Material supplied:
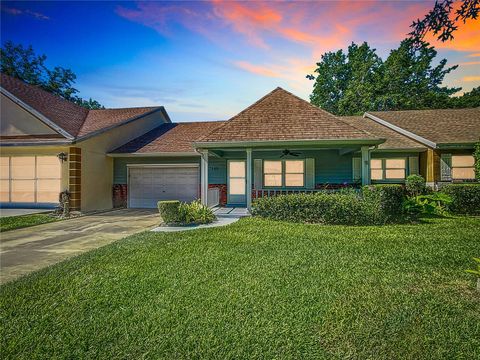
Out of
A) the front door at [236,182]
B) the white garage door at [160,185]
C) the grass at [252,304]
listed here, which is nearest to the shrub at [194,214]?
the grass at [252,304]

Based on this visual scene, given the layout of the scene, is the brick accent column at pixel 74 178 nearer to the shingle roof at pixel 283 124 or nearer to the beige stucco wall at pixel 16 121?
the beige stucco wall at pixel 16 121

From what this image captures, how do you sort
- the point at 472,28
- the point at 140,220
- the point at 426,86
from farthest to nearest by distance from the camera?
the point at 426,86, the point at 140,220, the point at 472,28

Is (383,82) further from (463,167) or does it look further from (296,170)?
(296,170)

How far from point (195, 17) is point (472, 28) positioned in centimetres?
805

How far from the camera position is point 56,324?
11.2 ft

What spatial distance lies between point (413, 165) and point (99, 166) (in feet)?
60.2

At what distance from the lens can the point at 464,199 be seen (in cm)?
1038

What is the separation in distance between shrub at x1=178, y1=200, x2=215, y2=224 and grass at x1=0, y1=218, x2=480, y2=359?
10.0 feet

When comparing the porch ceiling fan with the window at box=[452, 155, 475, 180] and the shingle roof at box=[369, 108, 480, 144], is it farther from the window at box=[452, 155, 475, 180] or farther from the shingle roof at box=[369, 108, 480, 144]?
the window at box=[452, 155, 475, 180]

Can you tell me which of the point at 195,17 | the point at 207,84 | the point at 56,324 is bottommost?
the point at 56,324

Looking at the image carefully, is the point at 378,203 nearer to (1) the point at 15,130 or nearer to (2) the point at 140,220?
(2) the point at 140,220

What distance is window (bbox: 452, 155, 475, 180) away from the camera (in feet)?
46.2

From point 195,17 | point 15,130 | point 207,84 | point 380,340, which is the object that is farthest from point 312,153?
point 15,130

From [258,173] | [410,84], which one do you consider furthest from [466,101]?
[258,173]
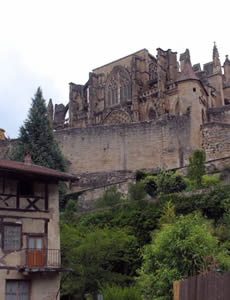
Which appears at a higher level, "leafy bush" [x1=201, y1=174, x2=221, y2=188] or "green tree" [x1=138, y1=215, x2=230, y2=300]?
"leafy bush" [x1=201, y1=174, x2=221, y2=188]

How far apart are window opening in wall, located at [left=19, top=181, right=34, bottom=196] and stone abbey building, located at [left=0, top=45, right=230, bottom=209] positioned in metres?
17.7

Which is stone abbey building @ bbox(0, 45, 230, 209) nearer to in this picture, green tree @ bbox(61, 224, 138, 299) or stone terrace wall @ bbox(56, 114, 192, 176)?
stone terrace wall @ bbox(56, 114, 192, 176)

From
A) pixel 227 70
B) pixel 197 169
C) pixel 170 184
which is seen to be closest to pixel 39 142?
pixel 170 184

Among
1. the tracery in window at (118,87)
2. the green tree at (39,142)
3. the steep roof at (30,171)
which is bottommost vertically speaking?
the steep roof at (30,171)

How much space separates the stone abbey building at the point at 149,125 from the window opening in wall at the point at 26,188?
17.7 metres

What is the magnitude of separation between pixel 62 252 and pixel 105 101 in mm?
49005

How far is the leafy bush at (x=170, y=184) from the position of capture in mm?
35656

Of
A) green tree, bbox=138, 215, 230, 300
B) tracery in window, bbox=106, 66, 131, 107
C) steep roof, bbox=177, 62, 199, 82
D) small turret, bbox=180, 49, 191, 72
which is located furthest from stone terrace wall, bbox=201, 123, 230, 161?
green tree, bbox=138, 215, 230, 300

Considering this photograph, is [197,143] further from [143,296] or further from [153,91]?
[143,296]

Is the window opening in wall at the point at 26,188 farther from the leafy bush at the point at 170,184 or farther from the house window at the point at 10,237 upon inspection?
the leafy bush at the point at 170,184

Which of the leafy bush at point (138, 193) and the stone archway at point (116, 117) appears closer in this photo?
the leafy bush at point (138, 193)

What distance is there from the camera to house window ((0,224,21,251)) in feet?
75.3

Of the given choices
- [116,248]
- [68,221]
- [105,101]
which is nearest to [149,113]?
[105,101]

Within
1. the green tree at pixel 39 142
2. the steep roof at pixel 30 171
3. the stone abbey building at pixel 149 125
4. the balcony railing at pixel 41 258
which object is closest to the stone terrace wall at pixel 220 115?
the stone abbey building at pixel 149 125
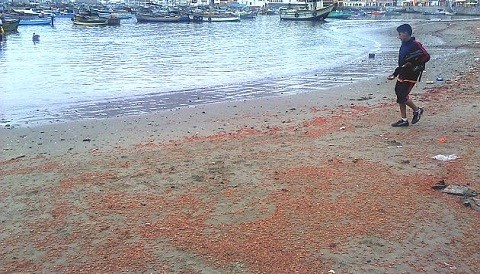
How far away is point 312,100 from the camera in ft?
37.5

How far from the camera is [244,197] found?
5.04 metres

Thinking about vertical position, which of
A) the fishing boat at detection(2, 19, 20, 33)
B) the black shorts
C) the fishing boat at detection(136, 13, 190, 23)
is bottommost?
the black shorts

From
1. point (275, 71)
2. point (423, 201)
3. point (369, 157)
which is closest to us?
point (423, 201)

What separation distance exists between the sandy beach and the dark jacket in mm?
895

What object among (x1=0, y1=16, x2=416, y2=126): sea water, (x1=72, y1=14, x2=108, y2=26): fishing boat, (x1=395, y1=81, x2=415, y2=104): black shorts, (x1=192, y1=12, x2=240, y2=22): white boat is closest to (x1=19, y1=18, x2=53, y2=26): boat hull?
(x1=72, y1=14, x2=108, y2=26): fishing boat

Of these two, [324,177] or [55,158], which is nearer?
[324,177]

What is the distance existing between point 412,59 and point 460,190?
3.09m

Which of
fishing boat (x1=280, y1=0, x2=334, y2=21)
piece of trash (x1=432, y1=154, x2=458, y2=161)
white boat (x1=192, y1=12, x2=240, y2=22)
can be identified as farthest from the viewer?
white boat (x1=192, y1=12, x2=240, y2=22)

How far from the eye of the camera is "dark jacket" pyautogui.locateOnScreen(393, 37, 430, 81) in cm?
742

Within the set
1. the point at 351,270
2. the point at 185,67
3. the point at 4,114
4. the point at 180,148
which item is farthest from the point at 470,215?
the point at 185,67

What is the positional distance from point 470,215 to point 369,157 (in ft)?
6.32

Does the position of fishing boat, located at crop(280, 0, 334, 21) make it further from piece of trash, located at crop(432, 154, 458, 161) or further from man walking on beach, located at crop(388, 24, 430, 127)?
piece of trash, located at crop(432, 154, 458, 161)

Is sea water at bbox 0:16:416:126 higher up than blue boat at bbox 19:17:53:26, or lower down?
lower down

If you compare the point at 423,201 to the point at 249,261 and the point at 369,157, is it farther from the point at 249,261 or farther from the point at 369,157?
the point at 249,261
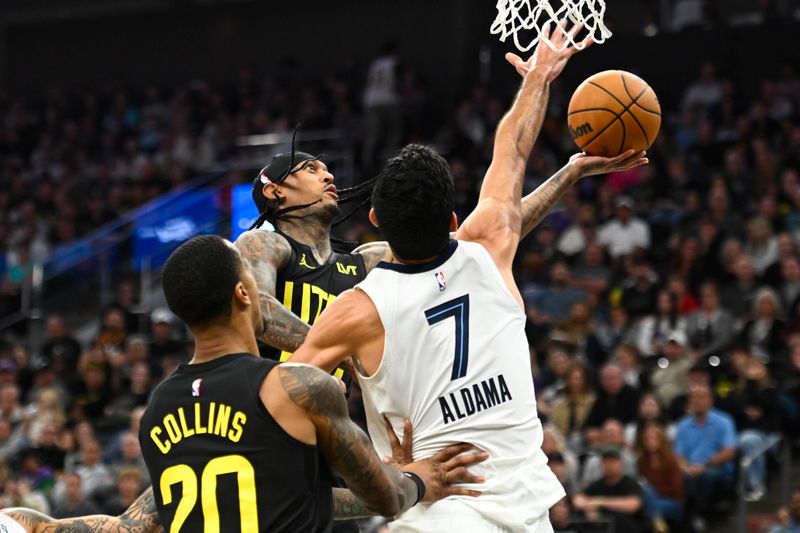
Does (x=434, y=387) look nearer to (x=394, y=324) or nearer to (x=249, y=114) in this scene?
(x=394, y=324)

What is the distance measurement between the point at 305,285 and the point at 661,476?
5.31 meters

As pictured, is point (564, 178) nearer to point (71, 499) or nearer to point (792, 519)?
point (792, 519)

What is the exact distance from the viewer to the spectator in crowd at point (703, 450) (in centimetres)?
1038

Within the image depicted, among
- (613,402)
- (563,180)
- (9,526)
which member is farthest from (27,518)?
(613,402)

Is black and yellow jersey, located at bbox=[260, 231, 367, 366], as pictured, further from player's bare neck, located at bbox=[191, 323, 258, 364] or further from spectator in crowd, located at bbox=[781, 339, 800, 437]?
spectator in crowd, located at bbox=[781, 339, 800, 437]

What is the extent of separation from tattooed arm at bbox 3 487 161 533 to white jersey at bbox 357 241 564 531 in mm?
917

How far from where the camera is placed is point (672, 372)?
1161 centimetres

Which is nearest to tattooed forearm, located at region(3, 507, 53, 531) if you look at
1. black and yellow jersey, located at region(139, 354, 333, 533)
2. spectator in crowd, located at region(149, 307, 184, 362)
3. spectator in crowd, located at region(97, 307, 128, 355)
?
black and yellow jersey, located at region(139, 354, 333, 533)

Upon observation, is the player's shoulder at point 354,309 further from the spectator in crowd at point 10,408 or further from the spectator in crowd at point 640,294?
the spectator in crowd at point 10,408

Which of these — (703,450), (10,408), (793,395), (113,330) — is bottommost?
(10,408)

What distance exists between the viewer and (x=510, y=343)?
4293mm

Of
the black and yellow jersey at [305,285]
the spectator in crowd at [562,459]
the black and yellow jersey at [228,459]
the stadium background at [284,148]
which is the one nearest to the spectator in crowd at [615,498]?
the spectator in crowd at [562,459]

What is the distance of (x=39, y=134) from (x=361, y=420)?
14.1m

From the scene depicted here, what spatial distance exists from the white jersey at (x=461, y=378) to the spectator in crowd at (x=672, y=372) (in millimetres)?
7346
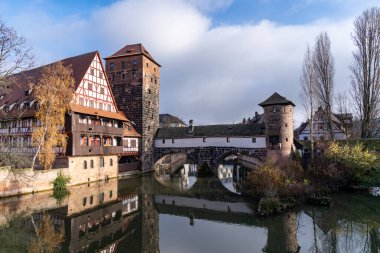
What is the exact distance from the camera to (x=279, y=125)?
28.4m

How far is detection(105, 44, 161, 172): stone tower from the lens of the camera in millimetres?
34281

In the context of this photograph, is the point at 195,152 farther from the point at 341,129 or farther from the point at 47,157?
the point at 341,129

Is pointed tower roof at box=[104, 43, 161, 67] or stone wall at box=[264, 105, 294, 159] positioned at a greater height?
pointed tower roof at box=[104, 43, 161, 67]

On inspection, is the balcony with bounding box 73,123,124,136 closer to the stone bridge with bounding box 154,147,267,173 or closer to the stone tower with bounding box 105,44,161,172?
the stone tower with bounding box 105,44,161,172

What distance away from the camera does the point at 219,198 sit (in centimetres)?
2002

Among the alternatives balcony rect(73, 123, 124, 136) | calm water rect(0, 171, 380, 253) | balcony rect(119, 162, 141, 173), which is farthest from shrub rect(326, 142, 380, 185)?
balcony rect(119, 162, 141, 173)

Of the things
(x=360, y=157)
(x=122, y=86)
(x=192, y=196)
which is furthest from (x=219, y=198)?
(x=122, y=86)

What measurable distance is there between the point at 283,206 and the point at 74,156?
54.1ft

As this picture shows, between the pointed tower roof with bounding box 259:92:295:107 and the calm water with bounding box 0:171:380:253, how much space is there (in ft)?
35.1

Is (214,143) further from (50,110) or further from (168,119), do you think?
(168,119)

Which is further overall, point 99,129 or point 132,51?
point 132,51

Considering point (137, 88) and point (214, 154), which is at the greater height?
point (137, 88)

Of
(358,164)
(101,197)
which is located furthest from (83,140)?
(358,164)

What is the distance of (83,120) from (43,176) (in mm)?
6579
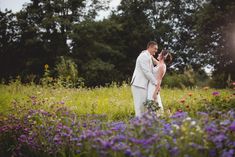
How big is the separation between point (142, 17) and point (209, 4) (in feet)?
30.2

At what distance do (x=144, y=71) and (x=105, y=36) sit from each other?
2398 centimetres

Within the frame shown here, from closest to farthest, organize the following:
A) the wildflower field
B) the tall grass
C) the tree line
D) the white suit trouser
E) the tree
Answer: the wildflower field
the white suit trouser
the tall grass
the tree
the tree line

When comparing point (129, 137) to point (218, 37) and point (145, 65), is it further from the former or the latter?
point (218, 37)


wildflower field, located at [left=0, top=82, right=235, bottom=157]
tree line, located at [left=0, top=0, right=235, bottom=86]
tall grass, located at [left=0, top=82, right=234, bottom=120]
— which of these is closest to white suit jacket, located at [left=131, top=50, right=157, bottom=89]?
tall grass, located at [left=0, top=82, right=234, bottom=120]

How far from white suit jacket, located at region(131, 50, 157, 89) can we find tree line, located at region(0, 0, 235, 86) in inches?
691

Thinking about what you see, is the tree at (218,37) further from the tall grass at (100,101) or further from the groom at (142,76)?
the groom at (142,76)

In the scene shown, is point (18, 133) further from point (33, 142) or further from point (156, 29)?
point (156, 29)

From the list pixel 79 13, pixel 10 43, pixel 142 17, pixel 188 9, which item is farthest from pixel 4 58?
pixel 188 9

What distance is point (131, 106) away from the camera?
33.7ft

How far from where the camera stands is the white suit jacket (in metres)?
7.82

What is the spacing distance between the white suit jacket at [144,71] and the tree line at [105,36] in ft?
57.6

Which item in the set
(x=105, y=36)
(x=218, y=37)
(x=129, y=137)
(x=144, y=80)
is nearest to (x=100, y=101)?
(x=144, y=80)

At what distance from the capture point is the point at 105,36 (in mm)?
31469

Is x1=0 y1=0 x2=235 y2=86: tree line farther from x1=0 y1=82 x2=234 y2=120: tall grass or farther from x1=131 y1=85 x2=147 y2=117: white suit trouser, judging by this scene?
x1=131 y1=85 x2=147 y2=117: white suit trouser
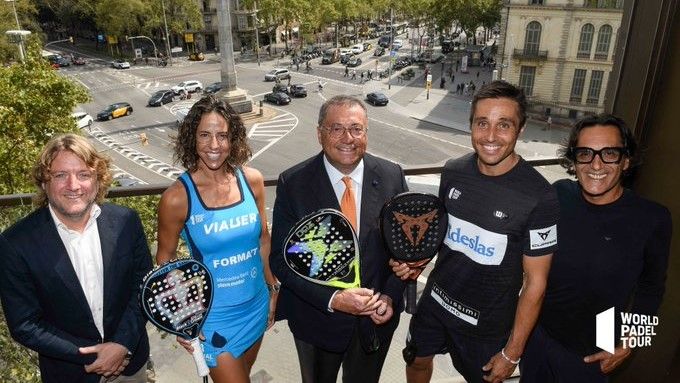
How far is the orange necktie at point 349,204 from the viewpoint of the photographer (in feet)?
10.8

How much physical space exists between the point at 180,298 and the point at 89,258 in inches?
28.6

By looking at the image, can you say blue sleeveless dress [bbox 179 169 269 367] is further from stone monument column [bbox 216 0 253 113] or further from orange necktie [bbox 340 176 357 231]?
stone monument column [bbox 216 0 253 113]

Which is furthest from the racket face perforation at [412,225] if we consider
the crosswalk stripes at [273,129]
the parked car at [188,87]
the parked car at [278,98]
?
the parked car at [188,87]

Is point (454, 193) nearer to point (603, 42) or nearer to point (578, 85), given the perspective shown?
point (603, 42)

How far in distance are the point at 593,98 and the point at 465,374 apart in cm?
4331

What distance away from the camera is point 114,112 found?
42906 millimetres

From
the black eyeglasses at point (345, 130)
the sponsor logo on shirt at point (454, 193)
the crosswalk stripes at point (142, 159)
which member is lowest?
the crosswalk stripes at point (142, 159)

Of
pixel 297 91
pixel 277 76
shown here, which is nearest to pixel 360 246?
pixel 297 91

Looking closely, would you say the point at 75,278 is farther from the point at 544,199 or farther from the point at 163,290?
the point at 544,199

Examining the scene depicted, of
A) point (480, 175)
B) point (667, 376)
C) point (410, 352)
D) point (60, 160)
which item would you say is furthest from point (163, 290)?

Short exercise:
Output the listing as a two-column CSV with the headers "request" and "answer," one row per item, each field quoted and line breaks replaced by spaces. Include only the lines starting with the one containing "What is the extent" and going on through the one containing "1161 centimetres".

Problem solution:
request,answer
"What is the extent of separation from tattooed arm at bbox 3 487 161 533 to white jersey at bbox 357 241 564 531 in mm?","917"
"How far from where the camera is placed is point (672, 372)?","1161 centimetres"